Where this money goes is a mystery only to those who don’t pay attention. Less than a decade ago, the big story about NJ Transit, for instance, was not underinvestment but the upward-spiraling subsidies that the state had to pay to keep the agency afloat. One big reason: the rich contracts it awarded workers, which resulted in the agency spending 80 cents on employee benefits for every dollar it paid in wages. (In the private sector, the average is about 43 cents for every dollar in salary for the average worker and 53 cents per dollar for those in transportation.) Though NJ Transit has tried to hold down costs for years, employee benefits alone consume half of all revenues the agency collects from riders. Reforms have failed at least in part because workers can strike—a devastating tool for a government transit monopoly.
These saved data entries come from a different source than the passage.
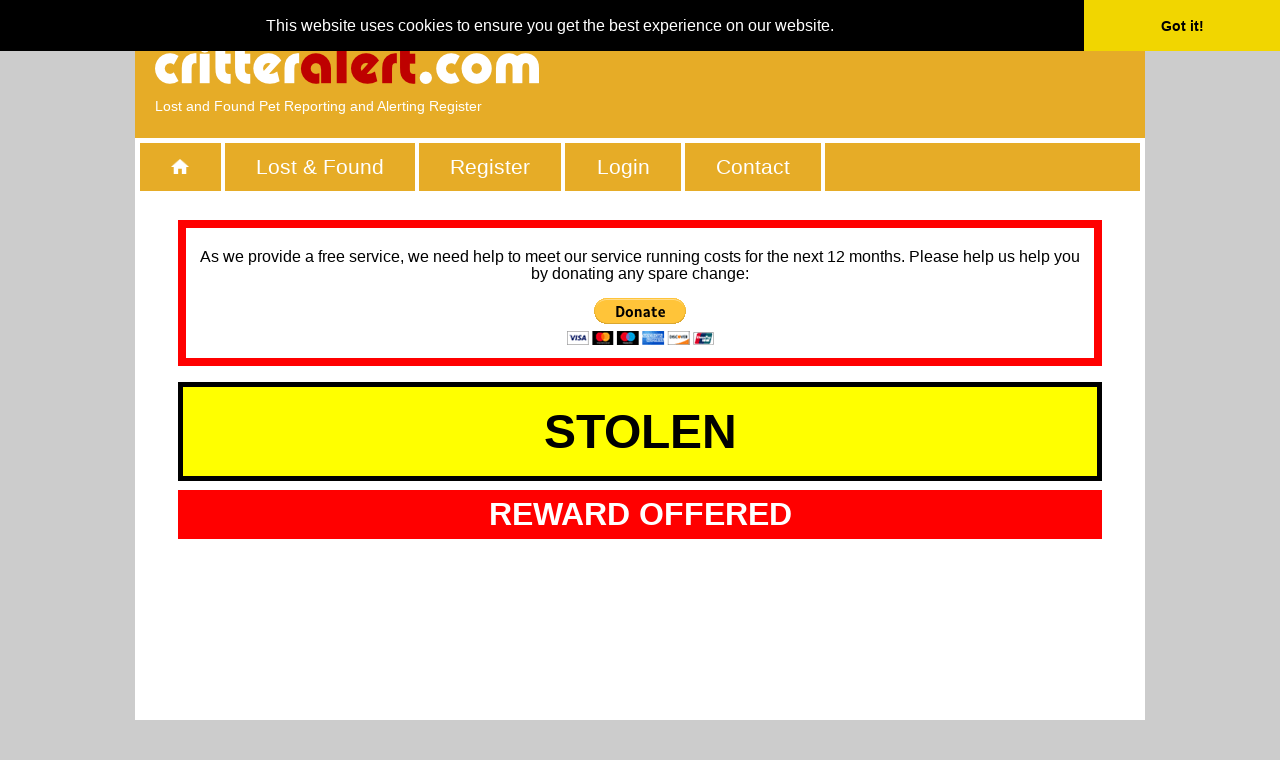

--- FILE ---
content_type: text/html; charset=utf-8
request_url: https://www.google.com/recaptcha/api2/aframe
body_size: 269
content:
<!DOCTYPE HTML><html><head><meta http-equiv="content-type" content="text/html; charset=UTF-8"></head><body><script nonce="PVwFrcPDBvFyIFIMkMUiBQ">/** Anti-fraud and anti-abuse applications only. See google.com/recaptcha */ try{var clients={'sodar':'https://pagead2.googlesyndication.com/pagead/sodar?'};window.addEventListener("message",function(a){try{if(a.source===window.parent){var b=JSON.parse(a.data);var c=clients[b['id']];if(c){var d=document.createElement('img');d.src=c+b['params']+'&rc='+(localStorage.getItem("rc::a")?sessionStorage.getItem("rc::b"):"");window.document.body.appendChild(d);sessionStorage.setItem("rc::e",parseInt(sessionStorage.getItem("rc::e")||0)+1);localStorage.setItem("rc::h",'1769868232611');}}}catch(b){}});window.parent.postMessage("_grecaptcha_ready", "*");}catch(b){}</script></body></html>

--- FILE ---
content_type: application/javascript
request_url: https://www.critteralert.com/scripts/popup.min.js
body_size: 410
content:
function popupCenter(o,t,e,n,r){return r=r||{},r.left=screen.width/2-e/2,r.top=screen.height/2-n/2,popup(o,t,e,n,r)}function popup(o,t,e,n,r){return window.open(o,t,"width="+(e||r.width||"")+",height="+(n||r.height||"")+",left="+(r.left||"")+",top="+(r.top||"")+",toolbar="+(r.toolbar||"no")+",location="+(r.location||"no")+",directories="+(r.directories||"no")+",status="+(r.status||"no")+",menubar="+(r.menubar||"no")+",scrollbars="+(r.scrollbars||"no")+",resizable="+(r.resizable||"no")+",copyhistory="+(r.copyhistory||"no")+",")}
The Port Authority, for its part, infamously spent $4 billion on one PATH station, a classic boondoggle that came in at twice the original price.  In addition, thanks to years of rich worker contracts and poor controls over overtime and other costs, the average worker at the Port Authority’s steeply unprofitable PATH service earned $91,000 in 2014, while officers who police its facilities took home an average of $153,000 in cash compensation. Those high tolls and airport fees, in other words, finance salaries and benefits that are rich even by the luxe standards of New York and New Jersey public-sector contracts. Not to be outdone, New York’s Metropolitan Transportation Authority has taken a project to build a rail tunnel under the East River from Queens to Manhattan—originally priced at $3 billion and slated for completion in 2010—and turned it into at least a $10 billion undertaking that won’t get finished until 2022, according to current projections, largely because the original estimates purposely hid the real price of the work and union featherbedding, among other things.
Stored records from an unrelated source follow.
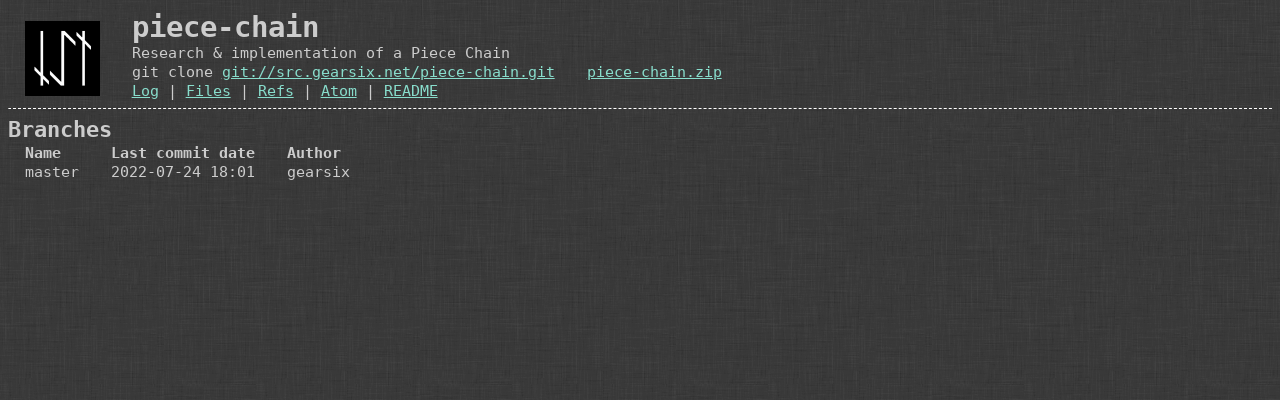

--- FILE ---
content_type: text/html
request_url: https://src.gearsix.net/piece-chain/refs.html
body_size: 1396
content:
<!DOCTYPE html>
<html>
<head>
<meta http-equiv="Content-Type" content="text/html; charset=UTF-8" />
<meta name="viewport" content="width=device-width, initial-scale=1" />
<title>Refs - piece-chain - Research &amp; implementation of a Piece Chain
</title>
<link rel="icon" type="image/png" href="/favicon.png" />
<link rel="alternate" type="application/atom+xml" title="piece-chain Atom Feed" href="atom.xml" />
<link rel="alternate" type="application/atom+xml" title="piece-chain Atom Feed (tags)" href="tags.xml" />
<link rel="stylesheet" type="text/css" href="/style.css" />
</head>
<body>
<table><tr><td id="logo" rowspan="3"><a href="../"><img src="/logo.png" alt="" width="75px" height="75px" /></a></td><td colspan="2"><h1>piece-chain</h1><span class="desc">Research &amp; implementation of a Piece Chain
</span></td></tr><tr class="url"><td>git clone <a href="git://src.gearsix.net/piece-chain.git">git://src.gearsix.net/piece-chain.git</a></td><td><a href="piece-chain.zip">piece-chain.zip</a></td></td></tr><tr><td colspan="2">
<a href="log.html">Log</a> | <a href="files.html">Files</a> | <a href="refs.html">Refs</a> | <a href="atom.xml">Atom</a> | <a href="file/README.md.html">README</a></td></tr></table>
<hr/>
<div id="content">
<h2>Branches</h2><table id="branches"><thead>
<tr><td><b>Name</b></td><td><b>Last commit date</b></td><td><b>Author</b></td>
</tr>
</thead><tbody>
<tr><td>master</td><td>2022-07-24 18:01</td><td>gearsix</td></tr>
</tbody></table><br/>
</div>
</body>
</html>


--- FILE ---
content_type: text/css;charset=utf-8
request_url: https://src.gearsix.net/style.css
body_size: 517
content:
body {
  background-image: url(/background.png);
  background-repeat: repeat;
  
  color: #ccc;
  font-family: monospace;
  font-size: 11pt;
}
a {
  color: #8dc;
}
a.h {
  color: #fff;
}
a.i {
  color: #8d8;
}
a.d {
  color: #d88;
}
a.h, a.i, a.d {
  text-decoration: none;
}
a:hover {
  text-shadow: 1px 1px 5px #8dc;
}
h1, h2 {
  margin: 0;
}
#logo {
  vertical-align: bottom;
}
hr {
  border-top: 0;
  border-bottom: dashed 1px white;
}
table td {
  padding: 0 1em;
  max-width: 60vw;
  vertical-align: top;
}
#content table tr:hover {
  background-color: #333;
}
pre {
  white-space: pre-wrap;
}
.line {
  text-decoration: none;
}
details {
  margin-bottom: 2em;
}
This history suggests that the parties associated with planning and building two new rail tunnels under the Hudson River—New Jersey, New York, the Port Authority, and Amtrak are all involved—will do nothing to prevent something similar from happening again. Given that preliminary costs for the Hudson rail tunnels are already estimated at $23 billion, the project might well turn out to be the one that finally breaks the region financially. It wouldn’t be the first time that such a megaproject undermined the stability of an economy.
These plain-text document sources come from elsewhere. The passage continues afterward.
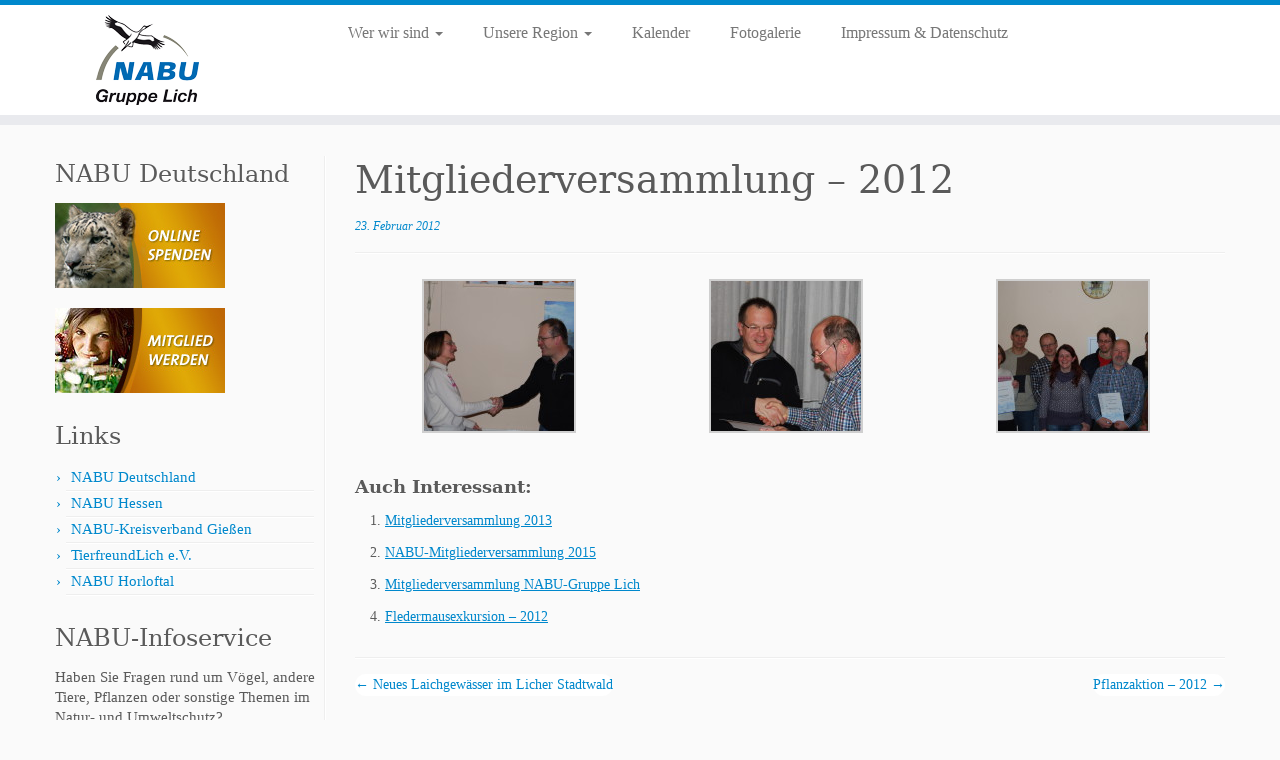

--- FILE ---
content_type: text/css
request_url: https://nabu-lich.de/wp-content/themes/nabu-template/style.css?ver=4.4.24
body_size: 1074
content:
/*
 Theme Name:   NABU Template customizr
 Theme URI:    http://nabu-lich.de/
 Description:  Wordpress Template for NABU
 Author:       Christine Coenen
 Author URI:   http://christine-coenen.de/
 Template:     customizr
 Version:      1.0.0
 Tags:         gray, white, light, blue, red, yellow, green, purple, orange, black, one-column, two-columns, three-columns, left-sidebar, right-sidebar, fluid-layout, responsive-layout, custom-menu, custom-colors, featured-images, full-width-template, theme-options, threaded-comments, translation-ready, sticky-post, post-formats, rtl-language-support, editor-style, nabu
 License: GNU General Public License v2.0 or later
 License URI: http://www.gnu.org/licenses/gpl-2.0.html
*/


@import url("../customizr/style.css");


/* =Theme customization starts here
-------------------------------------------------------------- */

/* DEFAULT
-------------------------------------------------------------- */

/* remove outline around focused links and buttons */
.btn:focus,
a:focus {
	outline: none;
}


/* SIDEBAR
-------------------------------------------------------------- */

/* adjust sidebar margins between widgets */
aside {
	margin-bottom: 25px;
}
/* adjust sidebar font size */
aside, aside.widget ul li a {
	font-size: 15px;
	line-height: 20px;
}
/* remove margin in sidebar lists */
aside ul { 
	margin-left: 6px;
}

/* fix events position */
.hfeed.vcalendar { 
	margin-left: 0; 
	padding-left: 0;
}
/* remove "all events" link */
.tribe-events-widget-link {
	display: none;
}
/* fix event text styles */
.tribe-events-list-widget ol {
	margin: 0;
}
.tribe-events-list-widget ol li {
	margin-bottom: 0;
}
.tribe-events-list-widget-events .tribe-event-title,
.tribe-events-list-widget-events .tribe-event-duration {
	font-size: 15px;
	margin: 0;
	font-weight: normal;
}


/* STARTPAGE
-------------------------------------------------------------- */

/* remove text "Beitragsanavigation" */
#nav-below .assistive-text { display: none; }


/* SIGLE ENTRY
-------------------------------------------------------------- */

/* reduce header margin */
.featurette-divider {
	margin: 15px 0;
}

/* some space for list elements */
.entry-content li {
	margin-bottom: 10px;
}

/* some space for headlines */
.entry-content h2,
.entry-content h3,
.entry-content h4,
.entry-content h5,
.entry-content h6 {
	margin-top: 20px;
}


/* BLOG NAVIGATION
-------------------------------------------------------------- */

/* remove border from pager buttons */
.pager {
	padding: 0;
}
.pager li span {
	border: none;
	padding: 0;
}


/* RELATED PLUGIN
-------------------------------------------------------------- */
/* no bold links */
.yarpp-related li a {
	font-weight: normal !important;
}
/* nicer list */
.yarpp-related ul {
	margin: 0 6px;
	list-style-type: none;
}
.yarpp-related ul li:before {
	content: "›";
	position: relative;
	left: -10px;
	transition: left 0.2s ease 0s;
}


/* CALENDAR PLUGIN
-------------------------------------------------------------- */

/* top margin */
#tribe-events-pg-template {
	margin-top: 35px;
}
/* hide export button */
#tribe-events .tribe-events-ical.tribe-events-button {
	display: none;
}
/* hide google calendar button */
#tribe-events .tribe-events-gcal {
		display: none;
}


/* IMAGE GALLERY
-------------------------------------------------------------- */

/* hide caption */
#swipebox-caption {
	display: none;
}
Why do residents put up with it? I’m often asked. Many don’t, actually. Faced with a political system rigged against reform (both states’ political districts are among the most gerrymandered, making it difficult to oust incumbents), people are voting with their feet. New York and New Jersey are leaders in outmigration of residents, and they rank among the states whose residents would most like to leave if they could. New Jersey, despite its wealth, is broke; New York’s budget sustains itself on the taxes that Wall Street throws off, but vast regions of the state resemble Appalachia, as Eliot Spitzer once said.

At times during my years covering the relocation story, I wondered how many of the businesses that fled the region would regret it. I’ve stopped wondering.